───── THE INPUT ─────

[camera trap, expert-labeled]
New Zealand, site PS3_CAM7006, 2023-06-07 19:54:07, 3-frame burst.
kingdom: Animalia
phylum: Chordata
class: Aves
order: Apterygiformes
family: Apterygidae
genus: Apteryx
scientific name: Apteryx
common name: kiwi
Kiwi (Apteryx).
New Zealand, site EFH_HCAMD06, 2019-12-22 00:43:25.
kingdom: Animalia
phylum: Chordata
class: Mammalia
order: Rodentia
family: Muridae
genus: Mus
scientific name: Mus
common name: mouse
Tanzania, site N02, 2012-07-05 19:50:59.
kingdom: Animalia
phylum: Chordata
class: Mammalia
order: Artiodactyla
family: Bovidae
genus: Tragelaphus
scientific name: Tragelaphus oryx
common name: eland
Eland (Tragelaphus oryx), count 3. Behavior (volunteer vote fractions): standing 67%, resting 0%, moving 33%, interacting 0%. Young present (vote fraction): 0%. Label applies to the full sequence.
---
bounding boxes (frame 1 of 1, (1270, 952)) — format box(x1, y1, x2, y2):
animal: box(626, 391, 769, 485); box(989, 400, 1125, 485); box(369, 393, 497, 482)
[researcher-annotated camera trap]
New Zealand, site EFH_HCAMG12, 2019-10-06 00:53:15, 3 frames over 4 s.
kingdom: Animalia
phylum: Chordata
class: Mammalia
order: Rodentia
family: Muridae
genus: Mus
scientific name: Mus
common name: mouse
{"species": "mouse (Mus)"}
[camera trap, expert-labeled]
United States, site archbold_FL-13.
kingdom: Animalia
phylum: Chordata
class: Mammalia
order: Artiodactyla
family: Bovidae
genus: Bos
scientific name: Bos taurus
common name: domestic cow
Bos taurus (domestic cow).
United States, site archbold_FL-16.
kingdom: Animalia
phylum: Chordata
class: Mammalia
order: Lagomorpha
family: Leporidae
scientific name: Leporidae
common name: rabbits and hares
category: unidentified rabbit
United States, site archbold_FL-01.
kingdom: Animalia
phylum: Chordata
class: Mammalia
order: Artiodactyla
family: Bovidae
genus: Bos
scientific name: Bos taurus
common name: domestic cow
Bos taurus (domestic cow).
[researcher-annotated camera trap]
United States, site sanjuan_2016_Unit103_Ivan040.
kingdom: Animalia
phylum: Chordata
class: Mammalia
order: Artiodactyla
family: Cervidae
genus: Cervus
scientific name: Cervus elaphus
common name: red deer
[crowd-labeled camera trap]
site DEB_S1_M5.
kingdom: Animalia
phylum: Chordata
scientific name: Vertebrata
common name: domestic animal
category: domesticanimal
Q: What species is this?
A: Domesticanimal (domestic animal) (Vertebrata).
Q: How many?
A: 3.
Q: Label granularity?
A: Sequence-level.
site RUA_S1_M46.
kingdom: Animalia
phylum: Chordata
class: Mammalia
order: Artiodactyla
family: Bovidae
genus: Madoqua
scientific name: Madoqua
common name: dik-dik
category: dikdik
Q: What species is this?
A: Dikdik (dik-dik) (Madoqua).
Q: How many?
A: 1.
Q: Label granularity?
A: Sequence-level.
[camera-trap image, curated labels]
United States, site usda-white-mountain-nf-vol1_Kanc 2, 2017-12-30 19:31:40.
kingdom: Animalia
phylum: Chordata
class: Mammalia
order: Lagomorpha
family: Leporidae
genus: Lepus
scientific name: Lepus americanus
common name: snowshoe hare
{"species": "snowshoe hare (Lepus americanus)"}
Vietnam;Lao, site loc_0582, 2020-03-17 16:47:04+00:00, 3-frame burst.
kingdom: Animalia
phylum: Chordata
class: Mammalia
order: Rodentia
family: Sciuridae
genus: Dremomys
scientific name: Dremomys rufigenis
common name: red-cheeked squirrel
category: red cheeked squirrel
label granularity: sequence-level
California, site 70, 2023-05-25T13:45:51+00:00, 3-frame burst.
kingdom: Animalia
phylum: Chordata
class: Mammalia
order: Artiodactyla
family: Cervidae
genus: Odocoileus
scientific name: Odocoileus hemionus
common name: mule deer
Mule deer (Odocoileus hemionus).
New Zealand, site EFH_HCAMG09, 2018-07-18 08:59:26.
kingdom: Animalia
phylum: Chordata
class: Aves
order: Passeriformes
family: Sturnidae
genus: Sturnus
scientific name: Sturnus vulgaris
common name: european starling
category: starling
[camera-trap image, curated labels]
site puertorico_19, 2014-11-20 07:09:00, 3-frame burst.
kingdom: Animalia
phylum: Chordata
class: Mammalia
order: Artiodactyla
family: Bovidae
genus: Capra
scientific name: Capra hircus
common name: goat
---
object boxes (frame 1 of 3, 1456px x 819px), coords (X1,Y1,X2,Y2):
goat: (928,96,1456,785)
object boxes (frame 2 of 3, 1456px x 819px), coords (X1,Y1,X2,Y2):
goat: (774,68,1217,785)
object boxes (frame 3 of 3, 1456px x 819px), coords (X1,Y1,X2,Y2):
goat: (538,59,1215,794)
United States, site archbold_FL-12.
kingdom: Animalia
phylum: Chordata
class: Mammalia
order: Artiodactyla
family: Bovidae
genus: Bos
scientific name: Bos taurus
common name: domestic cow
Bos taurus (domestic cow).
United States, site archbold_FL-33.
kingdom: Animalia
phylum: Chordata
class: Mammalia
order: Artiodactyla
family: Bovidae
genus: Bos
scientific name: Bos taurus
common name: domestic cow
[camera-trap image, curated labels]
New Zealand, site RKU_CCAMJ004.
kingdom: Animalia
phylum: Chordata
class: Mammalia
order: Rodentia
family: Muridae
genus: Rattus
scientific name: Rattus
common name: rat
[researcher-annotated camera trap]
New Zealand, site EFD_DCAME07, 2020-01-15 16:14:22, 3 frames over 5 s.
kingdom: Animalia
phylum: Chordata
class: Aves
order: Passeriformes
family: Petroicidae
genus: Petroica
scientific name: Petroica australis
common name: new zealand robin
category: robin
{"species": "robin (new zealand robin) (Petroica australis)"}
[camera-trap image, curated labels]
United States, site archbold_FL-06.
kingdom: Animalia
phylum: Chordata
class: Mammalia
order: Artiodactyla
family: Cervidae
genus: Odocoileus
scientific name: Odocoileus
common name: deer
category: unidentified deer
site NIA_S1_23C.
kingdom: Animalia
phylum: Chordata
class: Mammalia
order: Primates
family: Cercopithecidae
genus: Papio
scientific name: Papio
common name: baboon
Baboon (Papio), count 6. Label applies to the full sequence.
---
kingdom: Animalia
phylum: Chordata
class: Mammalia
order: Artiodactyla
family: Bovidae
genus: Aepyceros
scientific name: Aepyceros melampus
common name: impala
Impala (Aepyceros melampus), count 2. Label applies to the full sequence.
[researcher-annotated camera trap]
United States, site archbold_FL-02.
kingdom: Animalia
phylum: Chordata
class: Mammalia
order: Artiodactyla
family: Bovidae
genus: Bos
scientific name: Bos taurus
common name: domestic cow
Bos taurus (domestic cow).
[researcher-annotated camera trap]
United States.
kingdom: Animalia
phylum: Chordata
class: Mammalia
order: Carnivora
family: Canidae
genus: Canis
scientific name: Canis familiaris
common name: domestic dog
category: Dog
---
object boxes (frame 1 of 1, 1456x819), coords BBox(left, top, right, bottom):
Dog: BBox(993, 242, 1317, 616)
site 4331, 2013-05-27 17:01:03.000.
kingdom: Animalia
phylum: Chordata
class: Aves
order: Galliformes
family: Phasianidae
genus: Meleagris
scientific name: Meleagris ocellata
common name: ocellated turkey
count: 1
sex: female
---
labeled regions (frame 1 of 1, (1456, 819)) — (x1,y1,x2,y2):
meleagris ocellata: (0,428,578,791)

─────

Line by line, please reproduce the records exactly.

[camera trap, expert-labeled]
New Zealand, site PS3_CAM7006, 2023-06-07 19:54:07, 3-frame burst.
kingdom: Animalia
phylum: Chordata
class: Aves
order: Apterygiformes
family: Apterygidae
genus: Apteryx
scientific name: Apteryx
common name: kiwi
Kiwi (Apteryx).
New Zealand, site EFH_HCAMD06, 2019-12-22 00:43:25.
kingdom: Animalia
phylum: Chordata
class: Mammalia
order: Rodentia
family: Muridae
genus: Mus
scientific name: Mus
common name: mouse
Tanzania, site N02, 2012-07-05 19:50:59.
kingdom: Animalia
phylum: Chordata
class: Mammalia
order: Artiodactyla
family: Bovidae
genus: Tragelaphus
scientific name: Tragelaphus oryx
common name: eland
Eland (Tragelaphus oryx), count 3. Behavior (volunteer vote fractions): standing 67%, resting 0%, moving 33%, interacting 0%. Young present (vote fraction): 0%. Label applies to the full sequence.
---
bounding boxes (frame 1 of 1, (1270, 952)) — format box(x1, y1, x2, y2):
animal: box(626, 391, 769, 485); box(989, 400, 1125, 485); box(369, 393, 497, 482)
[researcher-annotated camera trap]
New Zealand, site EFH_HCAMG12, 2019-10-06 00:53:15, 3 frames over 4 s.
kingdom: Animalia
phylum: Chordata
class: Mammalia
order: Rodentia
family: Muridae
genus: Mus
scientific name: Mus
common name: mouse
{"species": "mouse (Mus)"}
[camera trap, expert-labeled]
United States, site archbold_FL-13.
kingdom: Animalia
phylum: Chordata
class: Mammalia
order: Artiodactyla
family: Bovidae
genus: Bos
scientific name: Bos taurus
common name: domestic cow
Bos taurus (domestic cow).
United States, site archbold_FL-16.
kingdom: Animalia
phylum: Chordata
class: Mammalia
order: Lagomorpha
family: Leporidae
scientific name: Leporidae
common name: rabbits and hares
category: unidentified rabbit
United States, site archbold_FL-01.
kingdom: Animalia
phylum: Chordata
class: Mammalia
order: Artiodactyla
family: Bovidae
genus: Bos
scientific name: Bos taurus
common name: domestic cow
Bos taurus (domestic cow).
[researcher-annotated camera trap]
United States, site sanjuan_2016_Unit103_Ivan040.
kingdom: Animalia
phylum: Chordata
class: Mammalia
order: Artiodactyla
family: Cervidae
genus: Cervus
scientific name: Cervus elaphus
common name: red deer
[crowd-labeled camera trap]
site DEB_S1_M5.
kingdom: Animalia
phylum: Chordata
scientific name: Vertebrata
common name: domestic animal
category: domesticanimal
Q: What species is this?
A: Domesticanimal (domestic animal) (Vertebrata).
Q: How many?
A: 3.
Q: Label granularity?
A: Sequence-level.
site RUA_S1_M46.
kingdom: Animalia
phylum: Chordata
class: Mammalia
order: Artiodactyla
family: Bovidae
genus: Madoqua
scientific name: Madoqua
common name: dik-dik
category: dikdik
Q: What species is this?
A: Dikdik (dik-dik) (Madoqua).
Q: How many?
A: 1.
Q: Label granularity?
A: Sequence-level.
[camera-trap image, curated labels]
United States, site usda-white-mountain-nf-vol1_Kanc 2, 2017-12-30 19:31:40.
kingdom: Animalia
phylum: Chordata
class: Mammalia
order: Lagomorpha
family: Leporidae
genus: Lepus
scientific name: Lepus americanus
common name: snowshoe hare
{"species": "snowshoe hare (Lepus americanus)"}
Vietnam;Lao, site loc_0582, 2020-03-17 16:47:04+00:00, 3-frame burst.
kingdom: Animalia
phylum: Chordata
class: Mammalia
order: Rodentia
family: Sciuridae
genus: Dremomys
scientific name: Dremomys rufigenis
common name: red-cheeked squirrel
category: red cheeked squirrel
label granularity: sequence-level
California, site 70, 2023-05-25T13:45:51+00:00, 3-frame burst.
kingdom: Animalia
phylum: Chordata
class: Mammalia
order: Artiodactyla
family: Cervidae
genus: Odocoileus
scientific name: Odocoileus hemionus
common name: mule deer
Mule deer (Odocoileus hemionus).
New Zealand, site EFH_HCAMG09, 2018-07-18 08:59:26.
kingdom: Animalia
phylum: Chordata
class: Aves
order: Passeriformes
family: Sturnidae
genus: Sturnus
scientific name: Sturnus vulgaris
common name: european starling
category: starling
[camera-trap image, curated labels]
site puertorico_19, 2014-11-20 07:09:00, 3-frame burst.
kingdom: Animalia
phylum: Chordata
class: Mammalia
order: Artiodactyla
family: Bovidae
genus: Capra
scientific name: Capra hircus
common name: goat
---
object boxes (frame 1 of 3, 1456px x 819px), coords (X1,Y1,X2,Y2):
goat: (928,96,1456,785)
object boxes (frame 2 of 3, 1456px x 819px), coords (X1,Y1,X2,Y2):
goat: (774,68,1217,785)
object boxes (frame 3 of 3, 1456px x 819px), coords (X1,Y1,X2,Y2):
goat: (538,59,1215,794)
United States, site archbold_FL-12.
kingdom: Animalia
phylum: Chordata
class: Mammalia
order: Artiodactyla
family: Bovidae
genus: Bos
scientific name: Bos taurus
common name: domestic cow
Bos taurus (domestic cow).
United States, site archbold_FL-33.
kingdom: Animalia
phylum: Chordata
class: Mammalia
order: Artiodactyla
family: Bovidae
genus: Bos
scientific name: Bos taurus
common name: domestic cow
[camera-trap image, curated labels]
New Zealand, site RKU_CCAMJ004.
kingdom: Animalia
phylum: Chordata
class: Mammalia
order: Rodentia
family: Muridae
genus: Rattus
scientific name: Rattus
common name: rat
[researcher-annotated camera trap]
New Zealand, site EFD_DCAME07, 2020-01-15 16:14:22, 3 frames over 5 s.
kingdom: Animalia
phylum: Chordata
class: Aves
order: Passeriformes
family: Petroicidae
genus: Petroica
scientific name: Petroica australis
common name: new zealand robin
category: robin
{"species": "robin (new zealand robin) (Petroica australis)"}
[camera-trap image, curated labels]
United States, site archbold_FL-06.
kingdom: Animalia
phylum: Chordata
class: Mammalia
order: Artiodactyla
family: Cervidae
genus: Odocoileus
scientific name: Odocoileus
common name: deer
category: unidentified deer
site NIA_S1_23C.
kingdom: Animalia
phylum: Chordata
class: Mammalia
order: Primates
family: Cercopithecidae
genus: Papio
scientific name: Papio
common name: baboon
Baboon (Papio), count 6. Label applies to the full sequence.
---
kingdom: Animalia
phylum: Chordata
class: Mammalia
order: Artiodactyla
family: Bovidae
genus: Aepyceros
scientific name: Aepyceros melampus
common name: impala
Impala (Aepyceros melampus), count 2. Label applies to the full sequence.
[researcher-annotated camera trap]
United States, site archbold_FL-02.
kingdom: Animalia
phylum: Chordata
class: Mammalia
order: Artiodactyla
family: Bovidae
genus: Bos
scientific name: Bos taurus
common name: domestic cow
Bos taurus (domestic cow).
[researcher-annotated camera trap]
United States.
kingdom: Animalia
phylum: Chordata
class: Mammalia
order: Carnivora
family: Canidae
genus: Canis
scientific name: Canis familiaris
common name: domestic dog
category: Dog
---
object boxes (frame 1 of 1, 1456x819), coords BBox(left, top, right, bottom):
Dog: BBox(993, 242, 1317, 616)
site 4331, 2013-05-27 17:01:03.000.
kingdom: Animalia
phylum: Chordata
class: Aves
order: Galliformes
family: Phasianidae
genus: Meleagris
scientific name: Meleagris ocellata
common name: ocellated turkey
count: 1
sex: female
---
labeled regions (frame 1 of 1, (1456, 819)) — (x1,y1,x2,y2):
meleagris ocellata: (0,428,578,791)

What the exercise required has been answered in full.